It's more like the "multiple device" era. It's amazing to me that there are people who can buy into conspiracy theories like questioning President Obama's "real birthplace," but when it comes to this brave new world of technology that requires us to have multiple devices, no one is suspicious this happened on purpose.
I'm not sayin' it's true. I'm just sayin'...
...that it's not a post-PC era as Steve Jobs calls it. The PC is not dead. It's not even ailing. Try creating or managing a complicated spreadsheet on an iPad when you've been doing it on Wintel machines for 20 years. Try editing an industrial video for your business to post on YouTube on your not-that-smart phone.
That being said, in the world of touch-and-go computing, the PC is not enough anymore and it's about as satisfying as walking on the beach in penny loafers. When I do sit down to create an Excel spreadsheet or just do some heavy writing or Web research, I find myself pinching and flicking the screen in futility without thinking.
There are a couple of things that made this all possible:
1. Cloud computing and software as a service (SaaS). We should have seen this coming several years ago when SaaS was all the talk. When programs became Web-based and choice of operating system agnostic, it meant users could go seamlessly between devices accessing the same files without worrying about compatible formats. Naturally, this paved the way for storing all those files on the cloud for universal access—from multiple devices. At first, we, the unsuspecting user thought, 'how cool, I can access my stuff from home and work." Little did we know, it would also mean from vacation, my mother's house at Thanksgiving, the Starbucks down the street from my daughter's ballet studio and, in a pinch, from my laptop, smartphone, tablet, heck, even my Kindle sometimes.
2. Cheap enough for impulse shopping. Buying a new desktop or laptop used to be a major committment. I remember back in the old days (the late 90s?) when me and my friends would spend weeks or months researching and debating the specs on all the available PC models out there before making a choice. It was almost like buying a car, and often required decent credit. Compare that to today, when you can pick up a new laptop or smartphone or tablet for $500 or less at any given time. You don't have to worry about credit, just whether you are far enough along on your Verizon contract to get the subsidized upgrade.

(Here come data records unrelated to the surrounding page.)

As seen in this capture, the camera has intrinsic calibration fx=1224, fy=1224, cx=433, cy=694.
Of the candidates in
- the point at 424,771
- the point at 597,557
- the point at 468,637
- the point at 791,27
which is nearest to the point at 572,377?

I admit, I love my computing toys. I have a netbook, a smartphone, a tablet and a Kindle. But when it comes time to go on the road, I hate having to decide which stays home. I was at a conference earlier this month and three out of four made the trip. I felt pretty ridiculous juggling them all on my lap while riding Amtrak from New York to Washington.
I don't know if the tech companies set us up for this on purpose, but name one that isn't benefitting from it.
Hardware makers like it, because we're buying devices more frequently. The three-year refresh cycle is now an annual event, usually just in time for holiday shopping.
The App developers love it for obvious reasons.
Cloud-based services like Dropbox wouldn't exist without the need that's been created to store and sync our stuff.
Media companies like it because we're never too far from a push notification.
Social media companies like it because we're never too far from our feeds.
The wireless carriers loooove it, because they just want to sell us more contracts to keep all our devices on the grid.
There are many who say this is all temporary. Tablets will eventually ramp up in sophistication to the point that we won't need a laptop. Perhaps! Then again, remember who makes the tablets and the laptops/desktops. Do you really think they want to completely kill off one child to enable the other?
I'm kind of thinking, "no" to the last question. I'm kind of thinking that it's always going to benefit everyone involved (but us) for all these devices to sync up data seamlessly, but syncing up our user needs? Not quite so seamlessly!
That's my conspiracy theory and I'm sticking to it. As for the President, I still think he was born in Hawaii.